Sun Tzu refers to a military strategy in which an attacking force concentrates its efforts on a specific part of the enemy’s line, rather than trying to engage the enemy frontally. By attacking the enemy’s flank, or side, the attacking force can potentially gain an advantage by outflanking the enemy and attacking from a position of relative strength. In this way, the attacking force can “hang on” to the enemy’s flank, continuously harassing and attacking it until the enemy’s commander-in-chief is killed or otherwise incapacitated. This strategy can be effective in weakening the enemy’s overall position and disrupting its command structure.

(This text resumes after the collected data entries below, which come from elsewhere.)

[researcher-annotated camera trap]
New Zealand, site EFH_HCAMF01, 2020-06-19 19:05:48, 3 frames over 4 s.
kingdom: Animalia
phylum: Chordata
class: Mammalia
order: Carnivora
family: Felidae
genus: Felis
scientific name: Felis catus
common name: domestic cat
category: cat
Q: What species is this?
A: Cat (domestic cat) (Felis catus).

By consistently targeting vulnerable areas of our competitor's market, we can eventually wear down and weaken its leaders, leading to our ultimate success.
This strategy suggests that a business should focus on identifying and targeting vulnerable areas of its competitor’s market in order to gradually wear down and weaken the leadership within the competitor company. As the leadership becomes less motivated and less determined, they may be less likely to stay in the market and may lack the excitement and drive needed for success. By consistently attacking these vulnerable areas, the business can potentially undermine the competitor’s position and disrupt its operations, eventually leading to the business’s success in the market. This strategy may involve focusing on areas where the competitor is particularly weak or vulnerable, or identifying opportunities to disrupt its supply chain or business model. By following this approach, the business can potentially achieve success by gradually eroding the competitor’s leadership and establishing itself as the dominant player in the market.